13. Ralph Bunche Park honors UN history

  • Ralph Bunche Park
  • Ralph Bunche Park

Ralph Bunche Park, a small park located across from the United Nations, was named in 1979 after the first African American winner of the Nobel Peace Prize. The park was dedicated as New York City’s first Peace Park along the stretch of First Avenue known as United Nations Plaza.

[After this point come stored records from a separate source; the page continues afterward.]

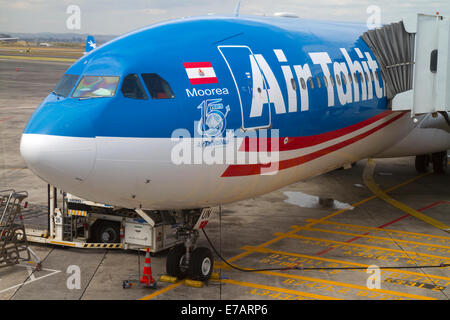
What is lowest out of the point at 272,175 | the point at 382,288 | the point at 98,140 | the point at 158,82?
the point at 382,288

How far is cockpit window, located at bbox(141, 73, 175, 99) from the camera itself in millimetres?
11273

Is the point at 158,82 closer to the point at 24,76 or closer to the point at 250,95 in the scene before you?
the point at 250,95

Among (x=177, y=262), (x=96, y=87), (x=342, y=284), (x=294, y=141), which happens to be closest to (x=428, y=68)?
(x=294, y=141)

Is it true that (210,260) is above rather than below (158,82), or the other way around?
below

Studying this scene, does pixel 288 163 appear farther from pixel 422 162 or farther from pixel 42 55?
pixel 42 55

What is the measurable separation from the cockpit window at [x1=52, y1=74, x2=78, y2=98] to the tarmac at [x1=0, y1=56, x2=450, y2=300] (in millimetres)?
4194

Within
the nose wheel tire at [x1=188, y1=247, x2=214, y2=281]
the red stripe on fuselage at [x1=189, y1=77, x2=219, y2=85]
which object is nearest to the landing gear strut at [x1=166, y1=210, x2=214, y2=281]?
the nose wheel tire at [x1=188, y1=247, x2=214, y2=281]

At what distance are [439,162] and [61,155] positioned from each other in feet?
64.1

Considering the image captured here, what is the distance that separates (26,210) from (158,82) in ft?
30.5

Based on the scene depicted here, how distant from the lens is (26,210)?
1894 cm

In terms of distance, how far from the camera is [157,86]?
11336 mm

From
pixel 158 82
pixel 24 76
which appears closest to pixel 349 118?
pixel 158 82

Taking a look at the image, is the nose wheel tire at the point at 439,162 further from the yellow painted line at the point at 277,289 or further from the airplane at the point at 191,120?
the yellow painted line at the point at 277,289

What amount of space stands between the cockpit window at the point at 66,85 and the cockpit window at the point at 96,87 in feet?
0.65
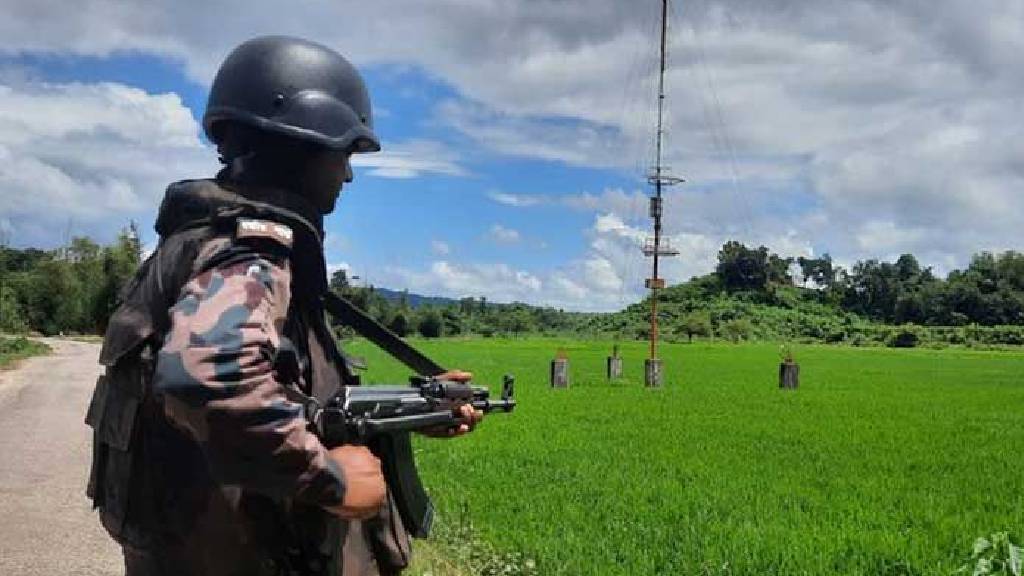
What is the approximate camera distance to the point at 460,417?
100 inches

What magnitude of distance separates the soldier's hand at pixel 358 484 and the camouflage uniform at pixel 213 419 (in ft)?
0.09

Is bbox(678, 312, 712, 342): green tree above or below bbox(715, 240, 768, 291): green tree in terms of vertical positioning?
below

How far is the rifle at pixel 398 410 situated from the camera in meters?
2.23

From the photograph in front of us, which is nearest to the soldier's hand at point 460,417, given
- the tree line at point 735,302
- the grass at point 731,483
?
the grass at point 731,483

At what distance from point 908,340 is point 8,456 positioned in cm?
8362

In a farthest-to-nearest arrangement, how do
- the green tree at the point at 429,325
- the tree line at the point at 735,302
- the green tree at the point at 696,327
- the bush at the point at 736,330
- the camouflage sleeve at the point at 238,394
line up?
the bush at the point at 736,330
the green tree at the point at 696,327
the green tree at the point at 429,325
the tree line at the point at 735,302
the camouflage sleeve at the point at 238,394

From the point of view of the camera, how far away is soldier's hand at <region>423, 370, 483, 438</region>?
2553 millimetres

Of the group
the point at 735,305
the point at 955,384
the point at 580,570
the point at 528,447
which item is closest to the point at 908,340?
the point at 735,305

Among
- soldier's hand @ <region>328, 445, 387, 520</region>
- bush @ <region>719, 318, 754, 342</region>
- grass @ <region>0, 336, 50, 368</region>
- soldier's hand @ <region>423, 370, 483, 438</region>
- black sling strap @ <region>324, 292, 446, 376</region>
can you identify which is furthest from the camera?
bush @ <region>719, 318, 754, 342</region>

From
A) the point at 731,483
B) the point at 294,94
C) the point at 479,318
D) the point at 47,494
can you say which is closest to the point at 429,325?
the point at 479,318

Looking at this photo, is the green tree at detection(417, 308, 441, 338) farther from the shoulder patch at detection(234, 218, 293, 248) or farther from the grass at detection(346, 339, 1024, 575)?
the shoulder patch at detection(234, 218, 293, 248)

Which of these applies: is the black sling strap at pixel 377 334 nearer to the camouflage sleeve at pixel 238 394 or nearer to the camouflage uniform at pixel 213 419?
the camouflage uniform at pixel 213 419

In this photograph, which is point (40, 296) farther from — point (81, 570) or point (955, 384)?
point (81, 570)

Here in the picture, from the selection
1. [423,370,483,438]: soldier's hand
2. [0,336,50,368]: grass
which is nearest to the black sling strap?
[423,370,483,438]: soldier's hand
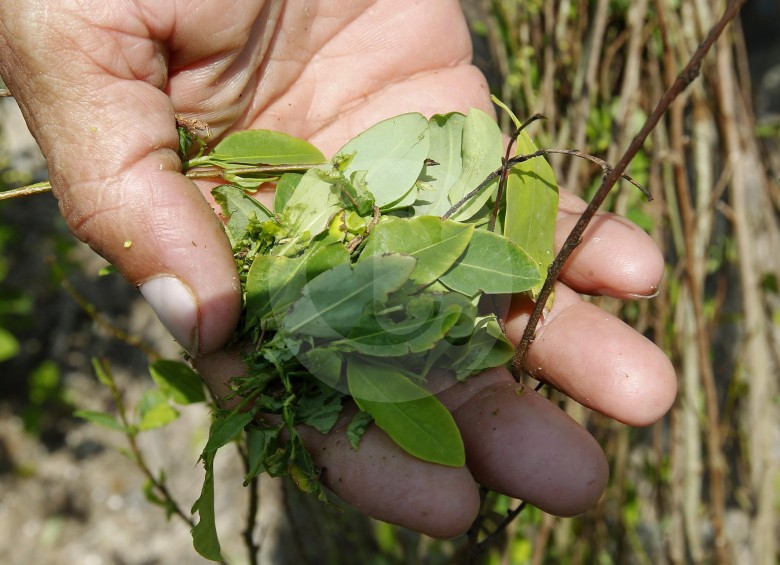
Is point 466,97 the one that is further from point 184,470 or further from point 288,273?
point 184,470

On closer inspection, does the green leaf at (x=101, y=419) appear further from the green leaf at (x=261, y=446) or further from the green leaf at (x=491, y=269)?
the green leaf at (x=491, y=269)

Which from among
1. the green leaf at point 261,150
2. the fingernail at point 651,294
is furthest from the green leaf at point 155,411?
the fingernail at point 651,294

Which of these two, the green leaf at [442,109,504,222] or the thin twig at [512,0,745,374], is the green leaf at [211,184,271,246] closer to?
the green leaf at [442,109,504,222]

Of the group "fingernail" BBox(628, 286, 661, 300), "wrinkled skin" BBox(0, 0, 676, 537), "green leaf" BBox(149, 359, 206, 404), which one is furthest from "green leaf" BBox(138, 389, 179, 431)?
"fingernail" BBox(628, 286, 661, 300)

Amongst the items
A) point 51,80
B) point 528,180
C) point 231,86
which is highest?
point 51,80

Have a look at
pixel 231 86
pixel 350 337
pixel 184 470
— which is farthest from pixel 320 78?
pixel 184 470

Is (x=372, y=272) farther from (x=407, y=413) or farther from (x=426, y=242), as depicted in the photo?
(x=407, y=413)

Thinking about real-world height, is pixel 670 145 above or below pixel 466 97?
below
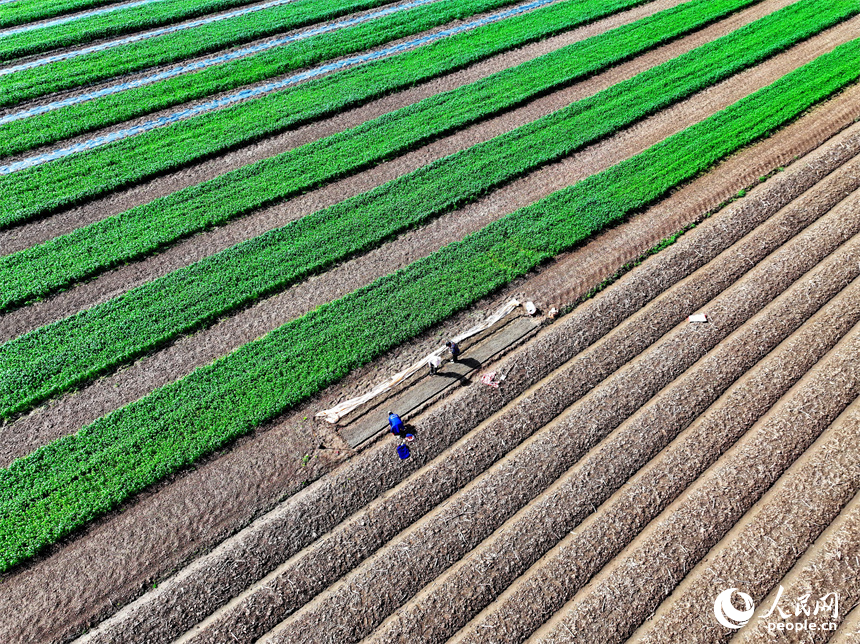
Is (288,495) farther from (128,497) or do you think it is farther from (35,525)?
(35,525)

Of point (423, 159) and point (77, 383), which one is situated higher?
point (423, 159)

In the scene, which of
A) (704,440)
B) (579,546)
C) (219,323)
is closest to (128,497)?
(219,323)

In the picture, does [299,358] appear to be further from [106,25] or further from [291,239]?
[106,25]

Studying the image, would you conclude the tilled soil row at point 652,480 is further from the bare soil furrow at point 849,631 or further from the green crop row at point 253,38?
the green crop row at point 253,38

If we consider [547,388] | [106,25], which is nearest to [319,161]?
[547,388]

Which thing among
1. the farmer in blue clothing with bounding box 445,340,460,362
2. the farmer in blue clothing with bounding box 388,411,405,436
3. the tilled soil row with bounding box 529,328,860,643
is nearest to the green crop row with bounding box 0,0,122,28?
the farmer in blue clothing with bounding box 445,340,460,362

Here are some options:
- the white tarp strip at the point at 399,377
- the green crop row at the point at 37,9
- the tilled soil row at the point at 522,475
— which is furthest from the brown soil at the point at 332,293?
the green crop row at the point at 37,9

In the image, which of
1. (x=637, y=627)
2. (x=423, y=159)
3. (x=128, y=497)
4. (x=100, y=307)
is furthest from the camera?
(x=423, y=159)

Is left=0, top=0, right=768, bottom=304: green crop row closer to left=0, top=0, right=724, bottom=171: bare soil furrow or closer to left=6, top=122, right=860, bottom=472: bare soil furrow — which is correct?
left=0, top=0, right=724, bottom=171: bare soil furrow
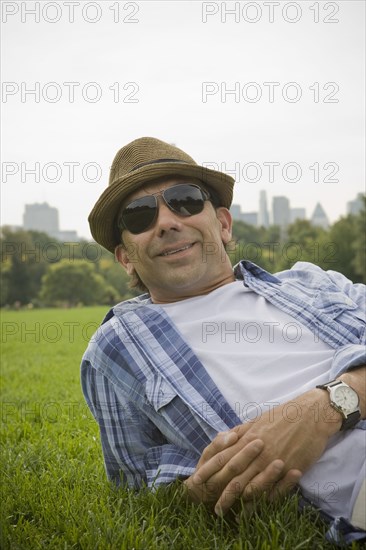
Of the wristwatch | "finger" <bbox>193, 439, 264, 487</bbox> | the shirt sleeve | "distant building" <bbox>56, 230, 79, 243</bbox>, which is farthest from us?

The park is connected to Tudor City in neighboring Murray Hill via a granite staircase whose wall features the famous quotation from Isaiah: “They shall beat their swords into plowshares, and their spears into pruning hooks; nation shall not lift up sword against nation, neither shall they learn war any more.” The steps are named for Natan Sharansky, a Soviet dissident and chairman for the Institute for the Study of Global Antisemitism and Policy.

Bunche received the 1950 Nobel Peace Prize for his mediation in the decades-long Israel-Palestine conflict, negotiating an armistice between Egypt and Israel in 1948. For his work in the Sinai, the Congo, Yemen, Cyprus, and Bahrain, Bunche was awarded the Presidential Medal of Freedom in 1963. Bunche’s friend Daniel LaRue Johnson dedicated to Bunche a stainless-steel obelisk at the park called Peace Form One. The park also contains a plaque honoring civil rights activist Bayard Rustin.